Hohe Belohnungen und der Selbstschutz der Geschäftsleute

Bergedorfer Zeitung, 2. Oktober 1920

Der erste Einbruch in Ludwig Gansers Konfektionshaus hatte in der Nacht vor der Eröffnung am 19. August 1920 stattgefunden (BZ vom 19. August 1920) – sechs Wochen später wurde es erneut heimgesucht. Der Schaden betrug jeweils etwa 6.000 Mark, und beide Male setzte Ganser für die Ermittlung der Täter eine Belohnung von 2.000 Mark aus, doch die Diebe konnten offenbar nicht ermittelt werden.

Diebstahl von Textilware in großem Stil hatte offenbar Konjunktur, denn ebenfalls im August gelangten Diebe in das Kaufhaus Biebler, wo sie Stoffe stahlen – der Abtransport erfolgte in acht Koffern aus dem Sortiment des Kaufhauses. Der Schaden wurde auf 70.000 Mark beziffert, und Biebler bot als Belohnung 2.000 Mark für die Ermittlung der Täter und 10 Prozent des Warenwertes bei Wiederbeschaffung. Zumindest einen erheblichen Teil der Summe wird er bezahlt haben, denn die Diebe wurden gefasst und ein Großteil der Beute (darunter fünf der Koffer) sichergestellt (BZ vom 23. August und 4. September).

Bergedorfer Zeitung, 5. Oktober 1920

Gewichtiger war der Schaden, der der Zuckerraffinerie Milde & Hell (siehe den Beitrag Der Kamp – Bergedorfs Industriegebiet) kurz nach dem zweiten Einbruch bei Ganser entstand: ihr wurden nächtens 18 Doppelzentner Zucker gestohlen, was logistisch herausfordernd gewesen sein dürfte. Der Schaden wird auch hier mehrere tausend Mark betragen haben (Fabrikpreis für Zucker von 275 Mark pro Zentner laut BZ vom 1. Oktober). Die ausgesetzte Belohnung musste vermutlich teilweise gezahlt werden, denn die Diebe wurden verhaftet und acht Doppelzentner Zucker kehrten zurück (BZ vom 25. Oktober).

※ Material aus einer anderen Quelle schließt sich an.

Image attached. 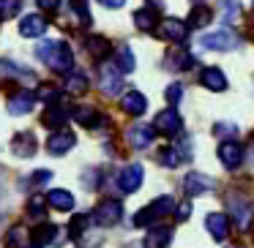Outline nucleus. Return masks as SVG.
Listing matches in <instances>:
<instances>
[{"label": "nucleus", "mask_w": 254, "mask_h": 248, "mask_svg": "<svg viewBox=\"0 0 254 248\" xmlns=\"http://www.w3.org/2000/svg\"><path fill=\"white\" fill-rule=\"evenodd\" d=\"M39 57L58 74H71V68H74L71 47L63 44V41H44V44H39Z\"/></svg>", "instance_id": "nucleus-1"}, {"label": "nucleus", "mask_w": 254, "mask_h": 248, "mask_svg": "<svg viewBox=\"0 0 254 248\" xmlns=\"http://www.w3.org/2000/svg\"><path fill=\"white\" fill-rule=\"evenodd\" d=\"M172 210H175V199L172 197H159V199H153L148 207H142L137 215H134V226H150V224H156L159 218L170 215Z\"/></svg>", "instance_id": "nucleus-2"}, {"label": "nucleus", "mask_w": 254, "mask_h": 248, "mask_svg": "<svg viewBox=\"0 0 254 248\" xmlns=\"http://www.w3.org/2000/svg\"><path fill=\"white\" fill-rule=\"evenodd\" d=\"M121 68H118V63H110L104 60L99 66V88L104 90L107 96H118V90H121L123 79H121Z\"/></svg>", "instance_id": "nucleus-3"}, {"label": "nucleus", "mask_w": 254, "mask_h": 248, "mask_svg": "<svg viewBox=\"0 0 254 248\" xmlns=\"http://www.w3.org/2000/svg\"><path fill=\"white\" fill-rule=\"evenodd\" d=\"M199 44L205 47V50H219V52H227V50H235L238 44H241V39H238L232 30L221 28V30H213V33L202 36L199 39Z\"/></svg>", "instance_id": "nucleus-4"}, {"label": "nucleus", "mask_w": 254, "mask_h": 248, "mask_svg": "<svg viewBox=\"0 0 254 248\" xmlns=\"http://www.w3.org/2000/svg\"><path fill=\"white\" fill-rule=\"evenodd\" d=\"M227 210H230V218L235 221L241 229H246L249 221H252V202H249V197H243V194H230Z\"/></svg>", "instance_id": "nucleus-5"}, {"label": "nucleus", "mask_w": 254, "mask_h": 248, "mask_svg": "<svg viewBox=\"0 0 254 248\" xmlns=\"http://www.w3.org/2000/svg\"><path fill=\"white\" fill-rule=\"evenodd\" d=\"M121 215H123V204L115 202V199H104V202L93 210L90 218H93L96 226H115L118 221H121Z\"/></svg>", "instance_id": "nucleus-6"}, {"label": "nucleus", "mask_w": 254, "mask_h": 248, "mask_svg": "<svg viewBox=\"0 0 254 248\" xmlns=\"http://www.w3.org/2000/svg\"><path fill=\"white\" fill-rule=\"evenodd\" d=\"M142 177H145L142 164H131L118 175V188H121L123 194H134L139 186H142Z\"/></svg>", "instance_id": "nucleus-7"}, {"label": "nucleus", "mask_w": 254, "mask_h": 248, "mask_svg": "<svg viewBox=\"0 0 254 248\" xmlns=\"http://www.w3.org/2000/svg\"><path fill=\"white\" fill-rule=\"evenodd\" d=\"M159 33H161V39H167V41H175V44H186V41H189V25H183L181 19L167 17L164 22L159 25Z\"/></svg>", "instance_id": "nucleus-8"}, {"label": "nucleus", "mask_w": 254, "mask_h": 248, "mask_svg": "<svg viewBox=\"0 0 254 248\" xmlns=\"http://www.w3.org/2000/svg\"><path fill=\"white\" fill-rule=\"evenodd\" d=\"M181 128H183V120L175 112V106H170V109H164V112L156 115V131H161L164 137H175Z\"/></svg>", "instance_id": "nucleus-9"}, {"label": "nucleus", "mask_w": 254, "mask_h": 248, "mask_svg": "<svg viewBox=\"0 0 254 248\" xmlns=\"http://www.w3.org/2000/svg\"><path fill=\"white\" fill-rule=\"evenodd\" d=\"M219 158H221V164L227 166V169H238V166L243 164V158H246V153H243V148L238 142H221L219 145Z\"/></svg>", "instance_id": "nucleus-10"}, {"label": "nucleus", "mask_w": 254, "mask_h": 248, "mask_svg": "<svg viewBox=\"0 0 254 248\" xmlns=\"http://www.w3.org/2000/svg\"><path fill=\"white\" fill-rule=\"evenodd\" d=\"M36 99H39V96L30 93V90H17V93L8 99V104H6L8 115H28V112L33 109Z\"/></svg>", "instance_id": "nucleus-11"}, {"label": "nucleus", "mask_w": 254, "mask_h": 248, "mask_svg": "<svg viewBox=\"0 0 254 248\" xmlns=\"http://www.w3.org/2000/svg\"><path fill=\"white\" fill-rule=\"evenodd\" d=\"M74 145H77V137H74L71 131H55L47 139V150H50L52 155H66Z\"/></svg>", "instance_id": "nucleus-12"}, {"label": "nucleus", "mask_w": 254, "mask_h": 248, "mask_svg": "<svg viewBox=\"0 0 254 248\" xmlns=\"http://www.w3.org/2000/svg\"><path fill=\"white\" fill-rule=\"evenodd\" d=\"M205 229L210 232L213 240H227V235H230V215H224V213L205 215Z\"/></svg>", "instance_id": "nucleus-13"}, {"label": "nucleus", "mask_w": 254, "mask_h": 248, "mask_svg": "<svg viewBox=\"0 0 254 248\" xmlns=\"http://www.w3.org/2000/svg\"><path fill=\"white\" fill-rule=\"evenodd\" d=\"M213 188V180H210L208 175H202V172H189L186 180H183V191L189 194V197H197V194H205Z\"/></svg>", "instance_id": "nucleus-14"}, {"label": "nucleus", "mask_w": 254, "mask_h": 248, "mask_svg": "<svg viewBox=\"0 0 254 248\" xmlns=\"http://www.w3.org/2000/svg\"><path fill=\"white\" fill-rule=\"evenodd\" d=\"M121 109L126 112V115L139 117L145 109H148V99H145L139 90H128V93H123V99H121Z\"/></svg>", "instance_id": "nucleus-15"}, {"label": "nucleus", "mask_w": 254, "mask_h": 248, "mask_svg": "<svg viewBox=\"0 0 254 248\" xmlns=\"http://www.w3.org/2000/svg\"><path fill=\"white\" fill-rule=\"evenodd\" d=\"M47 30V19L41 17V14H28V17H22V22H19V33L25 36V39H39V36H44Z\"/></svg>", "instance_id": "nucleus-16"}, {"label": "nucleus", "mask_w": 254, "mask_h": 248, "mask_svg": "<svg viewBox=\"0 0 254 248\" xmlns=\"http://www.w3.org/2000/svg\"><path fill=\"white\" fill-rule=\"evenodd\" d=\"M153 134H156V128L153 126H145V123H137V126H131L126 131V137H128V142L134 145V148H148L150 142H153Z\"/></svg>", "instance_id": "nucleus-17"}, {"label": "nucleus", "mask_w": 254, "mask_h": 248, "mask_svg": "<svg viewBox=\"0 0 254 248\" xmlns=\"http://www.w3.org/2000/svg\"><path fill=\"white\" fill-rule=\"evenodd\" d=\"M11 153L17 155V158H30V155L36 153V137L30 131H22L14 137L11 142Z\"/></svg>", "instance_id": "nucleus-18"}, {"label": "nucleus", "mask_w": 254, "mask_h": 248, "mask_svg": "<svg viewBox=\"0 0 254 248\" xmlns=\"http://www.w3.org/2000/svg\"><path fill=\"white\" fill-rule=\"evenodd\" d=\"M68 117H71V112L66 109V106L61 104H52L50 109L44 112V117H41V123H44L47 128H63L68 123Z\"/></svg>", "instance_id": "nucleus-19"}, {"label": "nucleus", "mask_w": 254, "mask_h": 248, "mask_svg": "<svg viewBox=\"0 0 254 248\" xmlns=\"http://www.w3.org/2000/svg\"><path fill=\"white\" fill-rule=\"evenodd\" d=\"M199 82H202L208 90H213V93L227 90V77H224V71H221V68H205V71L199 74Z\"/></svg>", "instance_id": "nucleus-20"}, {"label": "nucleus", "mask_w": 254, "mask_h": 248, "mask_svg": "<svg viewBox=\"0 0 254 248\" xmlns=\"http://www.w3.org/2000/svg\"><path fill=\"white\" fill-rule=\"evenodd\" d=\"M172 240V226H156L145 235V248H167Z\"/></svg>", "instance_id": "nucleus-21"}, {"label": "nucleus", "mask_w": 254, "mask_h": 248, "mask_svg": "<svg viewBox=\"0 0 254 248\" xmlns=\"http://www.w3.org/2000/svg\"><path fill=\"white\" fill-rule=\"evenodd\" d=\"M134 25L142 33H153V30H159V14L153 8H137L134 11Z\"/></svg>", "instance_id": "nucleus-22"}, {"label": "nucleus", "mask_w": 254, "mask_h": 248, "mask_svg": "<svg viewBox=\"0 0 254 248\" xmlns=\"http://www.w3.org/2000/svg\"><path fill=\"white\" fill-rule=\"evenodd\" d=\"M85 47H88V52L96 57V60L104 63L107 57L112 55V44L104 39V36H88V41H85Z\"/></svg>", "instance_id": "nucleus-23"}, {"label": "nucleus", "mask_w": 254, "mask_h": 248, "mask_svg": "<svg viewBox=\"0 0 254 248\" xmlns=\"http://www.w3.org/2000/svg\"><path fill=\"white\" fill-rule=\"evenodd\" d=\"M47 204H52L55 210H74V194L66 191V188H52L50 194H47Z\"/></svg>", "instance_id": "nucleus-24"}, {"label": "nucleus", "mask_w": 254, "mask_h": 248, "mask_svg": "<svg viewBox=\"0 0 254 248\" xmlns=\"http://www.w3.org/2000/svg\"><path fill=\"white\" fill-rule=\"evenodd\" d=\"M58 237V226L55 224H39V226H33L30 229V243L33 246H50L52 240Z\"/></svg>", "instance_id": "nucleus-25"}, {"label": "nucleus", "mask_w": 254, "mask_h": 248, "mask_svg": "<svg viewBox=\"0 0 254 248\" xmlns=\"http://www.w3.org/2000/svg\"><path fill=\"white\" fill-rule=\"evenodd\" d=\"M74 120L82 123L85 128H96V126L104 123V117H101L93 106H77V109H74Z\"/></svg>", "instance_id": "nucleus-26"}, {"label": "nucleus", "mask_w": 254, "mask_h": 248, "mask_svg": "<svg viewBox=\"0 0 254 248\" xmlns=\"http://www.w3.org/2000/svg\"><path fill=\"white\" fill-rule=\"evenodd\" d=\"M63 88H66V93H71V96H82V93H88V77H85L82 71H71V74H66Z\"/></svg>", "instance_id": "nucleus-27"}, {"label": "nucleus", "mask_w": 254, "mask_h": 248, "mask_svg": "<svg viewBox=\"0 0 254 248\" xmlns=\"http://www.w3.org/2000/svg\"><path fill=\"white\" fill-rule=\"evenodd\" d=\"M3 243H6V248H22V246H28V243H30V235H28L25 226L17 224V226H11V229L6 232Z\"/></svg>", "instance_id": "nucleus-28"}, {"label": "nucleus", "mask_w": 254, "mask_h": 248, "mask_svg": "<svg viewBox=\"0 0 254 248\" xmlns=\"http://www.w3.org/2000/svg\"><path fill=\"white\" fill-rule=\"evenodd\" d=\"M167 66L175 68V71H186V68L194 66V57L189 55L186 50H175V52H170V55H167Z\"/></svg>", "instance_id": "nucleus-29"}, {"label": "nucleus", "mask_w": 254, "mask_h": 248, "mask_svg": "<svg viewBox=\"0 0 254 248\" xmlns=\"http://www.w3.org/2000/svg\"><path fill=\"white\" fill-rule=\"evenodd\" d=\"M210 19H213V11H210L208 6H194L191 8V17H189V28H205V25H210Z\"/></svg>", "instance_id": "nucleus-30"}, {"label": "nucleus", "mask_w": 254, "mask_h": 248, "mask_svg": "<svg viewBox=\"0 0 254 248\" xmlns=\"http://www.w3.org/2000/svg\"><path fill=\"white\" fill-rule=\"evenodd\" d=\"M115 63H118V68H121L123 74H131V71H134V66H137V63H134V52L128 50L126 44H123L121 50H118V57H115Z\"/></svg>", "instance_id": "nucleus-31"}, {"label": "nucleus", "mask_w": 254, "mask_h": 248, "mask_svg": "<svg viewBox=\"0 0 254 248\" xmlns=\"http://www.w3.org/2000/svg\"><path fill=\"white\" fill-rule=\"evenodd\" d=\"M159 164L167 166V169H175V166L181 164V153H178L175 148H161L159 150Z\"/></svg>", "instance_id": "nucleus-32"}, {"label": "nucleus", "mask_w": 254, "mask_h": 248, "mask_svg": "<svg viewBox=\"0 0 254 248\" xmlns=\"http://www.w3.org/2000/svg\"><path fill=\"white\" fill-rule=\"evenodd\" d=\"M88 221H93V218H90V215H85V213L74 215V218H71V224H68V232H71V237H82V232L90 226Z\"/></svg>", "instance_id": "nucleus-33"}, {"label": "nucleus", "mask_w": 254, "mask_h": 248, "mask_svg": "<svg viewBox=\"0 0 254 248\" xmlns=\"http://www.w3.org/2000/svg\"><path fill=\"white\" fill-rule=\"evenodd\" d=\"M36 96H39V99L41 101H47V104H58V99H61V93H58V88H52V85H41V88H39V93H36Z\"/></svg>", "instance_id": "nucleus-34"}, {"label": "nucleus", "mask_w": 254, "mask_h": 248, "mask_svg": "<svg viewBox=\"0 0 254 248\" xmlns=\"http://www.w3.org/2000/svg\"><path fill=\"white\" fill-rule=\"evenodd\" d=\"M71 14H77L79 25H90V14H88V6L82 0H71Z\"/></svg>", "instance_id": "nucleus-35"}, {"label": "nucleus", "mask_w": 254, "mask_h": 248, "mask_svg": "<svg viewBox=\"0 0 254 248\" xmlns=\"http://www.w3.org/2000/svg\"><path fill=\"white\" fill-rule=\"evenodd\" d=\"M44 210H47L44 199H41V197H30V202H28V215H30V218H41Z\"/></svg>", "instance_id": "nucleus-36"}, {"label": "nucleus", "mask_w": 254, "mask_h": 248, "mask_svg": "<svg viewBox=\"0 0 254 248\" xmlns=\"http://www.w3.org/2000/svg\"><path fill=\"white\" fill-rule=\"evenodd\" d=\"M19 11V0H0V19H8Z\"/></svg>", "instance_id": "nucleus-37"}, {"label": "nucleus", "mask_w": 254, "mask_h": 248, "mask_svg": "<svg viewBox=\"0 0 254 248\" xmlns=\"http://www.w3.org/2000/svg\"><path fill=\"white\" fill-rule=\"evenodd\" d=\"M181 96H183V85H181V82H172L170 88H167V101H170L172 106L181 101Z\"/></svg>", "instance_id": "nucleus-38"}, {"label": "nucleus", "mask_w": 254, "mask_h": 248, "mask_svg": "<svg viewBox=\"0 0 254 248\" xmlns=\"http://www.w3.org/2000/svg\"><path fill=\"white\" fill-rule=\"evenodd\" d=\"M28 180L33 183V186H44L47 180H52V172H50V169H39V172H33Z\"/></svg>", "instance_id": "nucleus-39"}, {"label": "nucleus", "mask_w": 254, "mask_h": 248, "mask_svg": "<svg viewBox=\"0 0 254 248\" xmlns=\"http://www.w3.org/2000/svg\"><path fill=\"white\" fill-rule=\"evenodd\" d=\"M175 215H178V221H186L189 215H191V202H183V204H178V207H175Z\"/></svg>", "instance_id": "nucleus-40"}, {"label": "nucleus", "mask_w": 254, "mask_h": 248, "mask_svg": "<svg viewBox=\"0 0 254 248\" xmlns=\"http://www.w3.org/2000/svg\"><path fill=\"white\" fill-rule=\"evenodd\" d=\"M39 6L44 8V11H58V6H61V0H39Z\"/></svg>", "instance_id": "nucleus-41"}, {"label": "nucleus", "mask_w": 254, "mask_h": 248, "mask_svg": "<svg viewBox=\"0 0 254 248\" xmlns=\"http://www.w3.org/2000/svg\"><path fill=\"white\" fill-rule=\"evenodd\" d=\"M101 3H104L107 8H121L123 3H126V0H101Z\"/></svg>", "instance_id": "nucleus-42"}, {"label": "nucleus", "mask_w": 254, "mask_h": 248, "mask_svg": "<svg viewBox=\"0 0 254 248\" xmlns=\"http://www.w3.org/2000/svg\"><path fill=\"white\" fill-rule=\"evenodd\" d=\"M249 158H252V161H254V145H252V150H249Z\"/></svg>", "instance_id": "nucleus-43"}]
</instances>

Bergedorfer Zeitung, 30. Oktober 1920

In keinem dieser (und anderer) Fälle steht fest, dass tatsächlich die Belohnungen zur Ergreifung der Täter geführt hatten. Es könnten auch Ermittlungserfolge der Polizei gewesen sein, doch das Vertrauen in die örtlichen Ordnungshüter war offenbar gering: mit der nebenstehenden Anzeige wurden die Geschäftsinhaber aufgerufen, sich in einem „Selbstschutz“ mit bewaffneten nächtlichen Streifengängen zu organisieren (siehe auch BZ vom 27. Oktober). Bis zum Jahresende wurde das Tätigwerden dieser Einrichtung allerdings nicht gemeldet: vielleicht war die Lage doch nicht so schlimm.